>> Start QUOTED PASSAGE
Classical CDs: Bells, whistles and bowing techniques | reviews, news & interviews
Classical CDs: Bells, whistles and bowing techniques
Classical CDs: Bells, whistles and bowing techniques
A great pianist's early recordings boxed up, plus classical string quartets, French piano trios and a big American symphony

Michel Béroff: Complete Erato Recordings (Erato)
My associating French pianist Michel Béroff with ‘modern’ music says more about my age than it does about Béroff’s actual specialities. If you were looking for Messiaen in an early 1980s record library you’d probably find his EMI LPs of Turangalîla, the Quatour pour la fin du Temps and the Vingt Regards sur l'Enfant-Jésus on the shelves, the last named a work which Béroff played extracts from to its composer in 1961, at the age of 11. The mind boggles; as it does when you learn that the earliest recording in this 42-disc box is the Quatuor, a 1968 classic taped in Abbey Road when Béroff was just 18. The performance holds up well, Béroff unfazed by his three starry collaborators, fully comfortable with the work’s technical and emotional challenges. I’d not heard his recording of Messiaen’s youthful set of Préludes before, and it’s a find, the dry Salle Wagram acoustic making the colours even more vivid. Béroff teamed up with André Previn and the LSO for the solo piano role in the Turangalîla-Symphonie, a bold, exuberant reading in stunning analogue sound.
Other 20th century treats include a cycle of Prokofiev piano concertos made with Kurt Masur and the Leipzig Gewandhaus Orchestra in 1973, Béroff’s propulsive, witty playing heard against plenty of piquant orchestral detail. Recordings of Concertos 4 and 5 were thin on the ground then, and Béroff is a charismatic guide. The little Overture on Hebrew Themes is a charmer, and we get five of the piano sonatas, the two violin sonatas and the Visions Fugitives. Two discs contain a generous selection of Bartók miniatures, the Dances in Bulgarian Rhythm which close Mikrokosmos superbly done.
There’s a complete set of Stravinsky’s solo piano music including a thrilling account of the Three Movements from Petrushka and a disc made with Seiji Ozawa and the then-new Orchestre de Paris: Stravinsky’s Capriccio and Concerto for piano and wind instruments really should be heard more often, and there’s a cogent account of the thorny, late Movements for Piano and Orchestra. Six Debussy discs contain some superb things: the complete Preludes, Études and Images plus a collection of melodies with Barbara Hendricks. All great, though I’ve returned most often to a disc of Debussy’s music for piano duet and piano 4-hands, Béroff teamed with fellow EMI artist Jean-Philippe Collard. Debussy’s unfinished Symphony in B minor, a single movement for piano 4-hands, is intriguing but uncharacteristic.
>> End QUOTED PASSAGE
>> Start MATERIAL PROVIDED
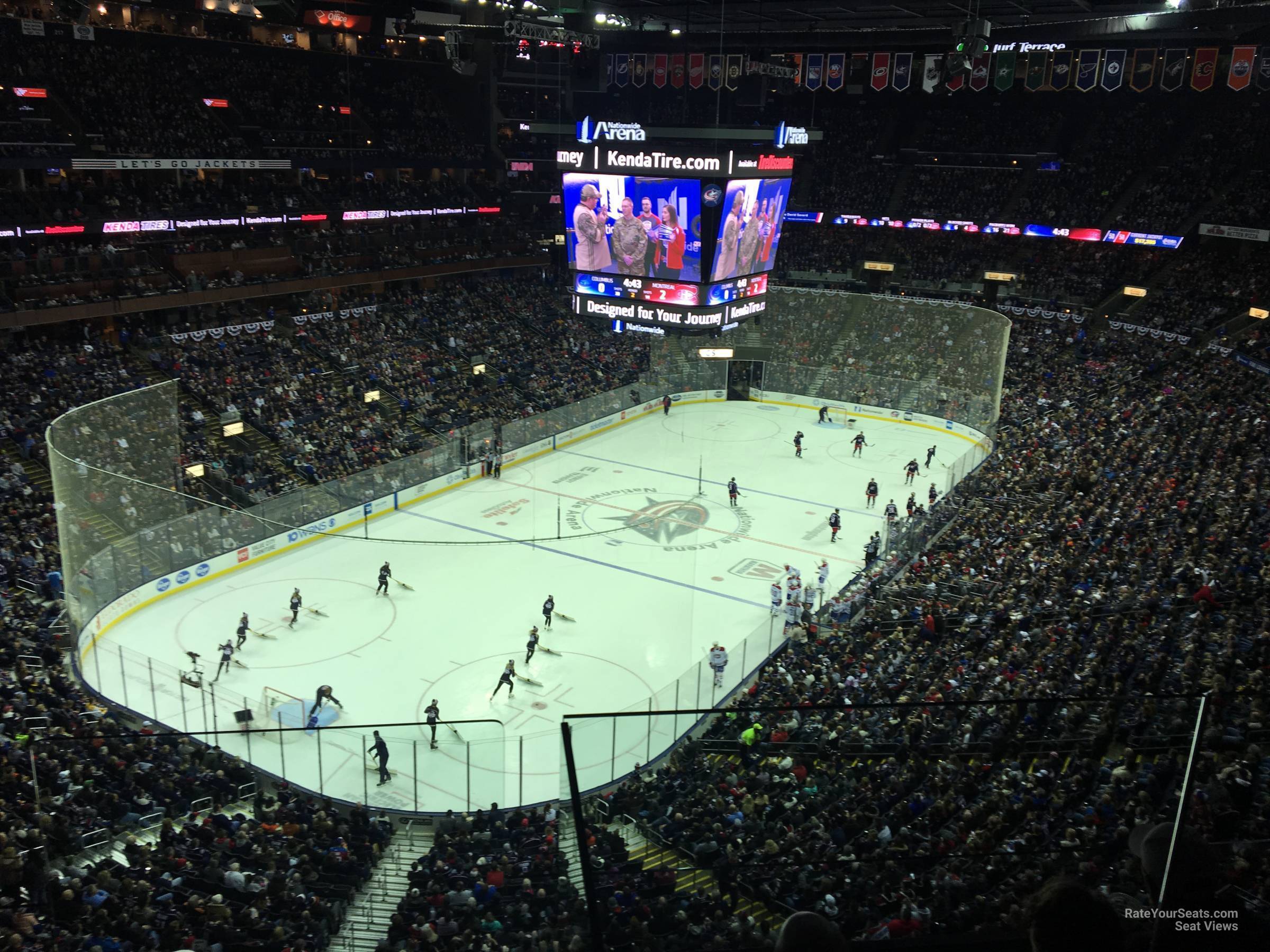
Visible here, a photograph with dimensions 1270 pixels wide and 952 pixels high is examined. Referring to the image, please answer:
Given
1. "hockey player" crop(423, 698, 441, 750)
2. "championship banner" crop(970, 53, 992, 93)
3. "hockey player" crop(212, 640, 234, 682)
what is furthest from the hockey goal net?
"championship banner" crop(970, 53, 992, 93)

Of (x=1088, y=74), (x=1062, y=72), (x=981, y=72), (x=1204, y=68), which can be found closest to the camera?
(x=1204, y=68)

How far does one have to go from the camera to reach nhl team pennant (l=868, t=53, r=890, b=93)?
4009 cm

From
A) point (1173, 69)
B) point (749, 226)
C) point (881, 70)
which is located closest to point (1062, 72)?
point (1173, 69)

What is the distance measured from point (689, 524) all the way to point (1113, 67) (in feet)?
75.5

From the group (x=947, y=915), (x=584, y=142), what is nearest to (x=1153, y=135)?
(x=584, y=142)

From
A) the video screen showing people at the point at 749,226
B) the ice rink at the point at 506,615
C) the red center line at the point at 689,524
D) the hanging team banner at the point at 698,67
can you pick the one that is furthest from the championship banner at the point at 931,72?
the red center line at the point at 689,524

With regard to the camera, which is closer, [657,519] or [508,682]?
[508,682]

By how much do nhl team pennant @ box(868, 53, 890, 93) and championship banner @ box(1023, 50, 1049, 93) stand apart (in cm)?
531

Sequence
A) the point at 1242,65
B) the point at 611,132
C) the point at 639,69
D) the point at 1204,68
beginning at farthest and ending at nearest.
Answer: the point at 639,69
the point at 1204,68
the point at 1242,65
the point at 611,132

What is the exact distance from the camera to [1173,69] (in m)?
36.8

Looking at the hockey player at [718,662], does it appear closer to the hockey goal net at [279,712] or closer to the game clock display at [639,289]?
the hockey goal net at [279,712]

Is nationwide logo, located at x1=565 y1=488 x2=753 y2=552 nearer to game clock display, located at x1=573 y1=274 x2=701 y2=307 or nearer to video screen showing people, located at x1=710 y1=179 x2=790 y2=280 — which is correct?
game clock display, located at x1=573 y1=274 x2=701 y2=307

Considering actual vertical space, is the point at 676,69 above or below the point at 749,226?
above

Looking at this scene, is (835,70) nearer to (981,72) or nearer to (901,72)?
(901,72)
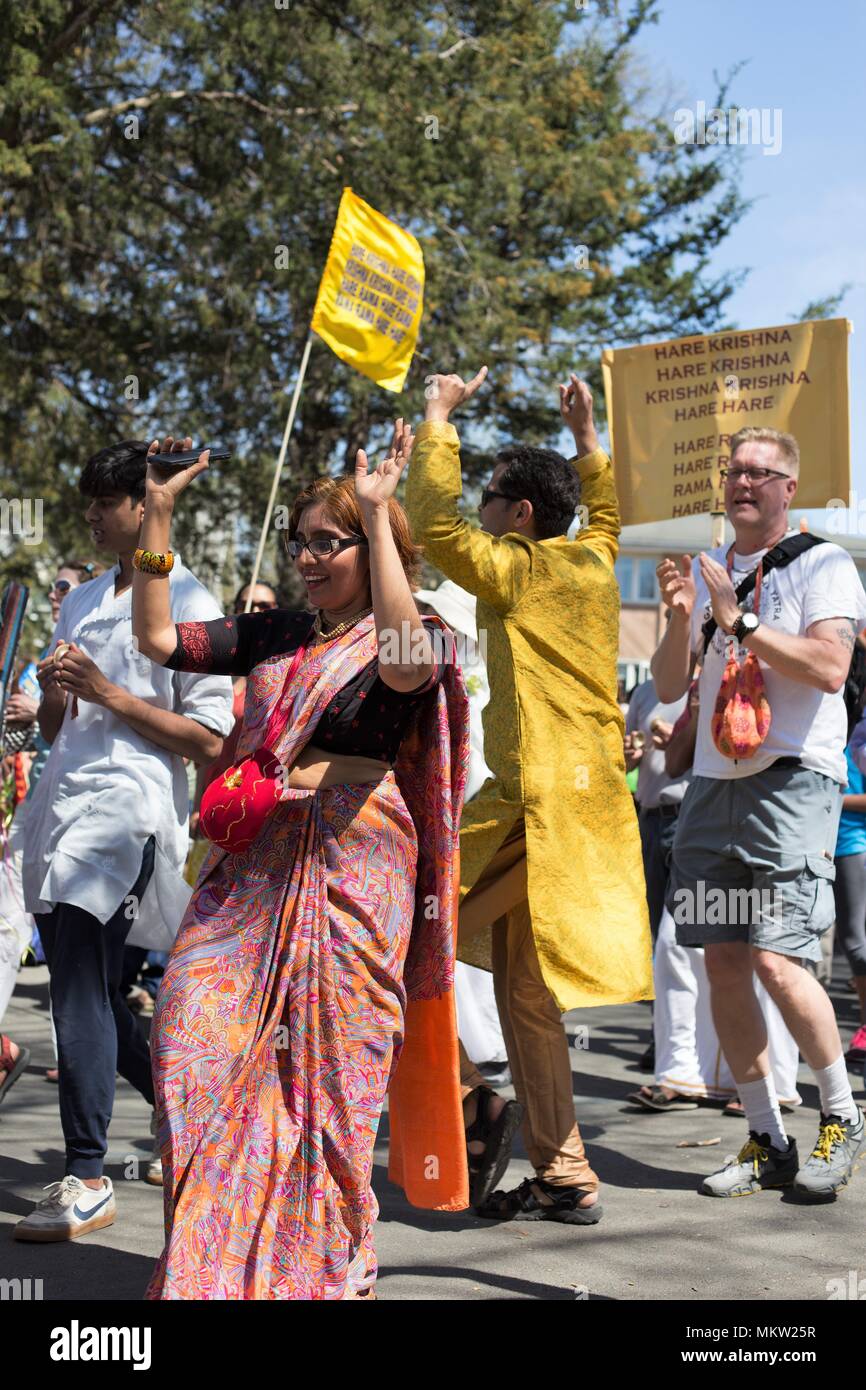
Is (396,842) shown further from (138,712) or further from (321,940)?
(138,712)

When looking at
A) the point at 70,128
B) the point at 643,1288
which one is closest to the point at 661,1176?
the point at 643,1288

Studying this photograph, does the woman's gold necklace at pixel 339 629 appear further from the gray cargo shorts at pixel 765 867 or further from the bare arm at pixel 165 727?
the gray cargo shorts at pixel 765 867

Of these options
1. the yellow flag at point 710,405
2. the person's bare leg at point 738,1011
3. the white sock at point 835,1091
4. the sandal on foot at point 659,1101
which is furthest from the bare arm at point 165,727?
the sandal on foot at point 659,1101

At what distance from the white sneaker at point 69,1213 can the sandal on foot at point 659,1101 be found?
2.67 meters

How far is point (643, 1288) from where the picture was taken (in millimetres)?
3990

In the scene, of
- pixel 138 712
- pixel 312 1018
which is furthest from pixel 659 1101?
pixel 312 1018

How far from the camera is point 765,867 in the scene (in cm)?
503

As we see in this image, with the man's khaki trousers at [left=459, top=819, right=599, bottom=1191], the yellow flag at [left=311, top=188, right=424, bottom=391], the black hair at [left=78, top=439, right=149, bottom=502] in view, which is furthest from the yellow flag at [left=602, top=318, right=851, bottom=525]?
the yellow flag at [left=311, top=188, right=424, bottom=391]

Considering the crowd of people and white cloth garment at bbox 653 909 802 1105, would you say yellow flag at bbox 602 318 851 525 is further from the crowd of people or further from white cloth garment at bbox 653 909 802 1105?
white cloth garment at bbox 653 909 802 1105

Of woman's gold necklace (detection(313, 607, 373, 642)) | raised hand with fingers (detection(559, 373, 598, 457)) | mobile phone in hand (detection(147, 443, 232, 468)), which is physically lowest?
woman's gold necklace (detection(313, 607, 373, 642))

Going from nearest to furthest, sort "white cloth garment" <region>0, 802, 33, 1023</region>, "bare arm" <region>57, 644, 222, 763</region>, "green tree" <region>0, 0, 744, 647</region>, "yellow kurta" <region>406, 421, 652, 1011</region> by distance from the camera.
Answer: "bare arm" <region>57, 644, 222, 763</region> → "yellow kurta" <region>406, 421, 652, 1011</region> → "white cloth garment" <region>0, 802, 33, 1023</region> → "green tree" <region>0, 0, 744, 647</region>

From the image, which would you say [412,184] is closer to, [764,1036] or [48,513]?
[48,513]

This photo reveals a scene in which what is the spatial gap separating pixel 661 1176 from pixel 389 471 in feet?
9.60

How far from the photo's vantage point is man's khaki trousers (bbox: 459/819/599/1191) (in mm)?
4746
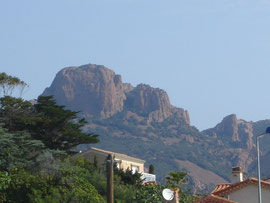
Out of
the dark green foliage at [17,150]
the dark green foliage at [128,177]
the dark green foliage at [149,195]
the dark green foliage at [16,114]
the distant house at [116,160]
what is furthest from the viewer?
the distant house at [116,160]

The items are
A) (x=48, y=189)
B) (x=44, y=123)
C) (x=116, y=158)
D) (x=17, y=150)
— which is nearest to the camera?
(x=48, y=189)

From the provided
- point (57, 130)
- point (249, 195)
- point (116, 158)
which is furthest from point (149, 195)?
point (116, 158)

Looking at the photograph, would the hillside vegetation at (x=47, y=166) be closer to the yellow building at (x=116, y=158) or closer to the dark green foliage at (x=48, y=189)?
the dark green foliage at (x=48, y=189)

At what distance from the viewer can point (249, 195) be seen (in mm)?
41406

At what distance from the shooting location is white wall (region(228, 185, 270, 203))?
41.2 metres

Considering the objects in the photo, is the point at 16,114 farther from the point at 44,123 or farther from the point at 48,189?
the point at 48,189

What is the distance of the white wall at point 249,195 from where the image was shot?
41.2 m

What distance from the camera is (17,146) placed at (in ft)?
183

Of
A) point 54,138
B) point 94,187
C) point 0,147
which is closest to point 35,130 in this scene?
point 54,138

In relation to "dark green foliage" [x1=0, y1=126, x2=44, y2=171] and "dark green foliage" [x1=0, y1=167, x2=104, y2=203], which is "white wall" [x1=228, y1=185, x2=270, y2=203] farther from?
"dark green foliage" [x1=0, y1=126, x2=44, y2=171]

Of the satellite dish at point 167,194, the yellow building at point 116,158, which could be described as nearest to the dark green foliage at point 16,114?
the yellow building at point 116,158

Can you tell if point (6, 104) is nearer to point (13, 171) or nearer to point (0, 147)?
point (0, 147)

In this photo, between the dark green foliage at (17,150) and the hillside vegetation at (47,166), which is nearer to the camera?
the hillside vegetation at (47,166)

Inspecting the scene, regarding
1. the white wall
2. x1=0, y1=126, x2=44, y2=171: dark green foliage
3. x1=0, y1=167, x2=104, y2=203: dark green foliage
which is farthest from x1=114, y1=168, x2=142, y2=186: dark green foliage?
the white wall
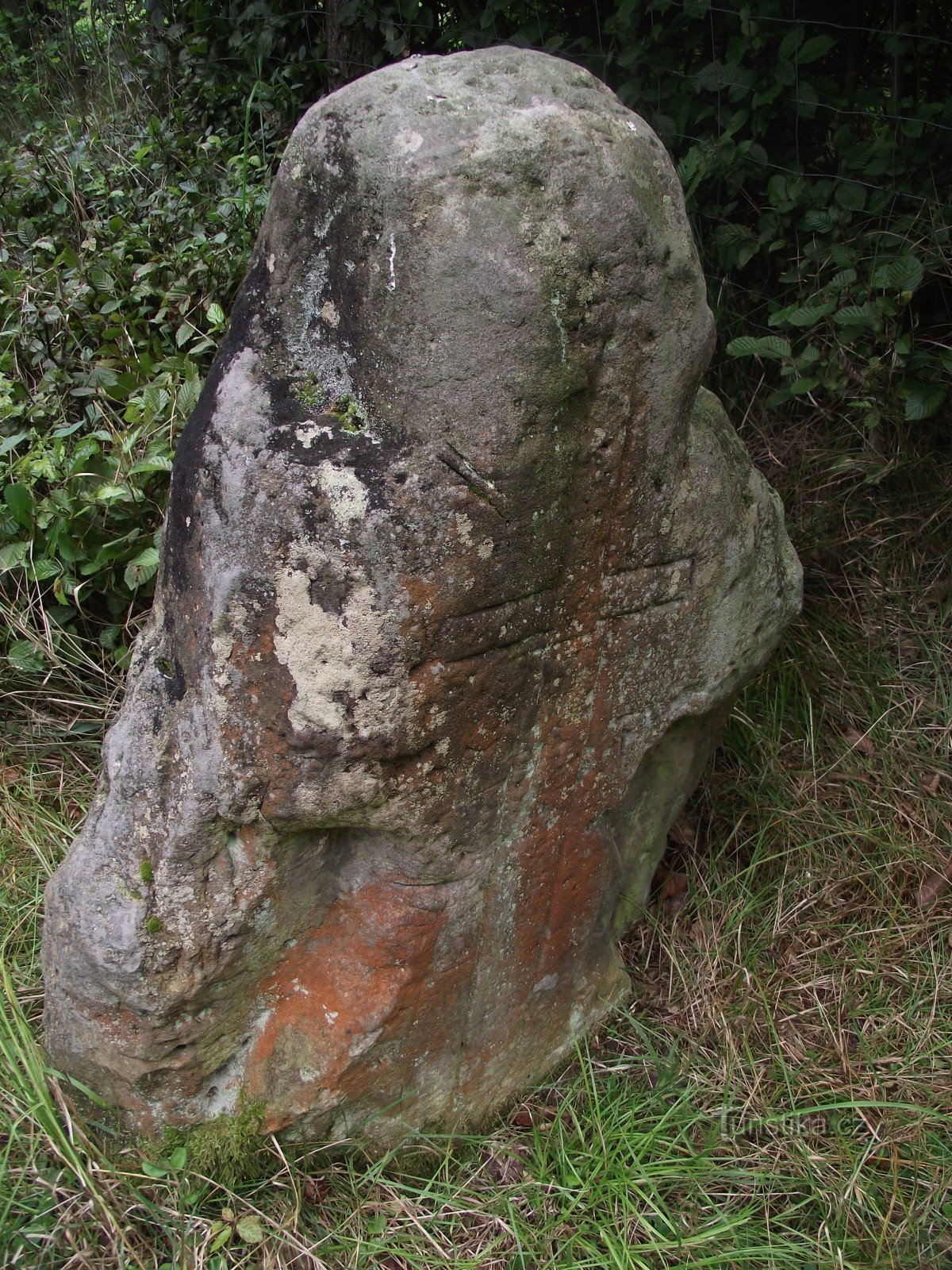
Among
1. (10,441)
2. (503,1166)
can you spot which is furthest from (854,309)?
(10,441)

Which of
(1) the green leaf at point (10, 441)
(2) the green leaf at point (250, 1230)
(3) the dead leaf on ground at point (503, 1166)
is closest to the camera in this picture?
(2) the green leaf at point (250, 1230)

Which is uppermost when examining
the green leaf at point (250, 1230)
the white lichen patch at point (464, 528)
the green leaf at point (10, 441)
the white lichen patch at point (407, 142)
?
the white lichen patch at point (407, 142)

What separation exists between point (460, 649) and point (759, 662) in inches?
25.9

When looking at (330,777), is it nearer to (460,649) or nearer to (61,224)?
(460,649)

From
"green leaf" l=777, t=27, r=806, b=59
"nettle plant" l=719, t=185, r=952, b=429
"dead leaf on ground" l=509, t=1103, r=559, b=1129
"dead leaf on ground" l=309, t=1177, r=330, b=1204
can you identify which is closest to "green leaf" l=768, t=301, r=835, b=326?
"nettle plant" l=719, t=185, r=952, b=429

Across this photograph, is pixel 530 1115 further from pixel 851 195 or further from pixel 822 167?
pixel 822 167

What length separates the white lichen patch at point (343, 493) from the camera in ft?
4.36

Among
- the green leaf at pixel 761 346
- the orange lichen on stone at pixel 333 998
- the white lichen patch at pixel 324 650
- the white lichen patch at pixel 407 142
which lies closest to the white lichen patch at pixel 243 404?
the white lichen patch at pixel 324 650

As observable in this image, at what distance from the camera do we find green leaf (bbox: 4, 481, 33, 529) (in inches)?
93.5

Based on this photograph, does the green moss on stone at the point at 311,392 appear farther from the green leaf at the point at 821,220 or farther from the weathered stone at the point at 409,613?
the green leaf at the point at 821,220

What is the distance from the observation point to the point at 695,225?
107 inches

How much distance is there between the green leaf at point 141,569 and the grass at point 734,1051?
289mm

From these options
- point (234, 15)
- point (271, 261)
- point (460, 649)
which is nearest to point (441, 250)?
point (271, 261)

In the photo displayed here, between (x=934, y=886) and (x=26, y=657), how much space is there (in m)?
1.97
>> End MATERIAL PROVIDED
**GOAL A**
Return, word for word, the part of the classical CD reviews that opens with the words containing "Other 20th century" and closes with "Mikrokosmos superbly done.".
**GOAL B**
In the records, rename "viewer" to "observer" throughout the part that opens with the line containing "From the image, which" and closes with the line containing "41.2 metres", leaving everything else unchanged. Give only those lines, without the pictures.

**EXPECTED ANSWER A**
Other 20th century treats include a cycle of Prokofiev piano concertos made with Kurt Masur and the Leipzig Gewandhaus Orchestra in 1973, Béroff’s propulsive, witty playing heard against plenty of piquant orchestral detail. Recordings of Concertos 4 and 5 were thin on the ground then, and Béroff is a charismatic guide. The little Overture on Hebrew Themes is a charmer, and we get five of the piano sonatas, the two violin sonatas and the Visions Fugitives. Two discs contain a generous selection of Bartók miniatures, the Dances in Bulgarian Rhythm which close Mikrokosmos superbly done.

**EXPECTED ANSWER B**
From the image, which would you say [412,184] is closer to, [764,1036] or [48,513]?
[48,513]

This photo reveals a scene in which what is the spatial gap separating pixel 661 1176 from pixel 389 471 in feet?
9.60

How far from the photo's vantage point is man's khaki trousers (bbox: 459/819/599/1191) (in mm)?
4746
Out of
the dark green foliage at [17,150]
the dark green foliage at [128,177]
the dark green foliage at [149,195]
the dark green foliage at [16,114]
the distant house at [116,160]
what is furthest from the observer?
the distant house at [116,160]

The items are
A) (x=48, y=189)
B) (x=44, y=123)
C) (x=116, y=158)
D) (x=17, y=150)
— which is nearest to the camera?
(x=48, y=189)

From the provided
- point (57, 130)
- point (249, 195)
- point (116, 158)
which is furthest from point (149, 195)?
point (116, 158)

Looking at the photograph, would the hillside vegetation at (x=47, y=166) be closer to the yellow building at (x=116, y=158) or closer to the dark green foliage at (x=48, y=189)?
the dark green foliage at (x=48, y=189)

At what distance from the observer can point (249, 195) be seen (in mm)?
41406

At what distance from the shooting location is white wall (region(228, 185, 270, 203))?
41.2 metres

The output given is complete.